------ PAGE

We are rapidly surpassing the capability of the current generation of IT infrastructure to manage data. IDC estimates the size of our digital universe exceeds 281 exabytes and is anticipated to increase tenfold before 2011.

The problem is already apparent. Users report they can't find data fast enough. And due to massive file sizes, data can't be moved across the network to where it must be processed fast enough to enable timely insight and action.





Figure 1 The evolution of communication bandwidth technologies hasn't kept pace with Moore's Law, even as the data they carry is growing at a rate that outpaces Moore's Law by four times.

A key source of this problem is communication bandwidth. Figure 1 illustrates how communication speed and the amount of data that today's enterprises must manage are not on the same path. The chart reveals two trends:

Even as the evolution of discreet devices (CPUs, GPUs, RAID controllers, Network Adaptors, etc.) has tracked the curve of Moore's Law (the benchmark for computer technology evolution), data is growing at approximately four times the rate defined by Moore's Law. This has made communication speed between discreet devices more relevant than ever to overall processing efficiency.

With communication speed evolving at just one-fifth the pace of Moore's Law, data is growing approximately 20 times faster than the ability of systems to move data between components. That means application performance will even suffer more tomorrow than today.

For the past decade, parallel systems have decomposed and distributed data into chunks that both the discreet devices and communication bandwidth could handle. But in the face of soaring data volumes, parallel architectures alone cannot sustain processing efficiency. What's called for is a new paradigm.

------------

### ACTIONS TO TAKE
1. In the page on data growth, rewrite the part starting at "For the past" and ending at "a new paradigm.", switching "paradigm" to "approach".
2. Answer these from the page on data growth:
(a) According to IDC, how big is our digital universe?
(b) At what pace is communication speed evolving compared with Moore's Law?
(c) How much faster is data growing than the ability of systems to move data between components?

------ PROVIDED MATERIAL

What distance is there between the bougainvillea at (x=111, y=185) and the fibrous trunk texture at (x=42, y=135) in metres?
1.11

------------

### RESULTS IN ORDER
1.
For the past decade, parallel systems have decomposed and distributed data into chunks that both the discreet devices and communication bandwidth could handle. But in the face of soaring data volumes, parallel architectures alone cannot sustain processing efficiency. What's called for is a new approach.

2.
(a) More than 281 exabytes.
(b) One-fifth the pace of Moore's Law.
(c) About 20 times faster.